The purpose of this notebook is to use the Mountain Project API to collect route data for later analysis. Route IDs are input in batches, and a number of useful features are provided by the API.

### Mount Google Drive for file access and storage

In [0]:
from google.colab import drive
drive.mount('/content/gdrive')

Go to this URL in a browser: https://accounts.google.com/o/oauth2/auth?client_id=947318989803-6bn6qk8qdgf4n4g3pfee6491hc0brc4i.apps.googleusercontent.com&redirect_uri=urn%3Aietf%3Awg%3Aoauth%3A2.0%3Aoob&scope=email%20https%3A%2F%2Fwww.googleapis.com%2Fauth%2Fdocs.test%20https%3A%2F%2Fwww.googleapis.com%2Fauth%2Fdrive%20https%3A%2F%2Fwww.googleapis.com%2Fauth%2Fdrive.photos.readonly%20https%3A%2F%2Fwww.googleapis.com%2Fauth%2Fpeopleapi.readonly&response_type=code

Enter your authorization code:
··········
Mounted at /content/gdrive


### Define functions for data collection

In [0]:
# credit to github.com/sailskisurf23 for the functions in this cell and a list of route ids

# This script is used to compile a database of useful route features by querying the Mountain Project API.

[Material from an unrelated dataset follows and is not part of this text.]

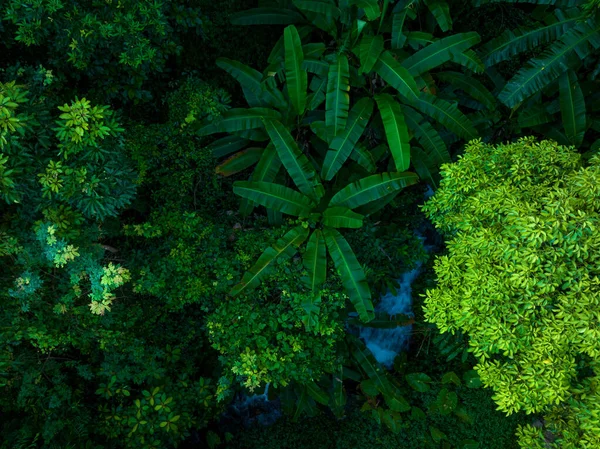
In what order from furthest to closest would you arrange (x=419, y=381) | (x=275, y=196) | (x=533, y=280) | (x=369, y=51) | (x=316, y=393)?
(x=419, y=381) < (x=316, y=393) < (x=369, y=51) < (x=275, y=196) < (x=533, y=280)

import requests, random, time, sys, json
from pymongo import MongoClient

# Input file with route ids:
loc_r = '/content/gdrive/My Drive/Python/Mtn_proj_model/data/route_ids.csv'

# Establish output destinations:
client = MongoClient('localhost:27017')
db = client.routesAPI_db

def get_API_routes(route_IDs):
    """
    Returns list of roudids that a given userid has ticked
    Parameters:
    route_IDs: list of str
    Returns:
    routes: list of json str
    """
    time.sleep(2+.5*random.random())
    # build URL
    base_url = 'https://www.mountainproject.com/'
    query_str = 'data/get-routes?'
    route_str = ','.join(route_IDs)
    credfile = '/content/gdrive/My Drive/Python/Mtn_proj_model/mtn_proj_cred_file.txt'
    with open(credfile) as f:
        key = f.read().strip()
    url = base_url + query_str + 'routeIds=' + route_str + '&key=' + key
    # parse json and return 'ticks'
    print('GET routes: {}'.format(route_str))
    r = requests.get(url)
    parsed_json = json.loads(r.content)
    routes = parsed_json['routes']
    return routes

def write_routes_db(routes):
    """
    Writes list of users to database
    Parameters:
    routes: list of json str
    """
    print('writing to db, routes: ', end='')
    for route in routes:
        print('{},'.format(route['id']), end='')
        db.routesAPI_db.insert_one(route)
    print('')
    pass

def chunks(list, n=50):
    """
    Generator function: break list into chunks of len(n)
    """
    for i in range(0, len(list), n):
        yield list[i:i+n]


def get_routes_data():
    # grab routes in chunks
    with open(loc_r) as f:
        routes = [line.strip() for line in f]
    batch_size = 100
    routes_chunks = chunks(routes,batch_size)
    for i,chunk in enumerate(routes_chunks):
        try:
            print('starting chunk {} of {}'.format(i+1,int(len(routes)/batch_size)))
            routes_data = get_API_routes(chunk)
            write_routes_db(routes_data)
        except:
            print('error while retreiving routes: {}'.format(chunk))
            time.sleep(10)

### Collect route data using API and save to csv file

In [0]:
# getRoutes data and store in mongodb
get_routes_data()

# open data in dataframe
routesdb = db.routesAPI_db
df = pd.DataFrame(list(routesdb.find()))

# save data to csv
df.to_csv('/content/gdrive/My Drive/Python/Mtn_proj_model/data/getRoutesData.csv', index=False)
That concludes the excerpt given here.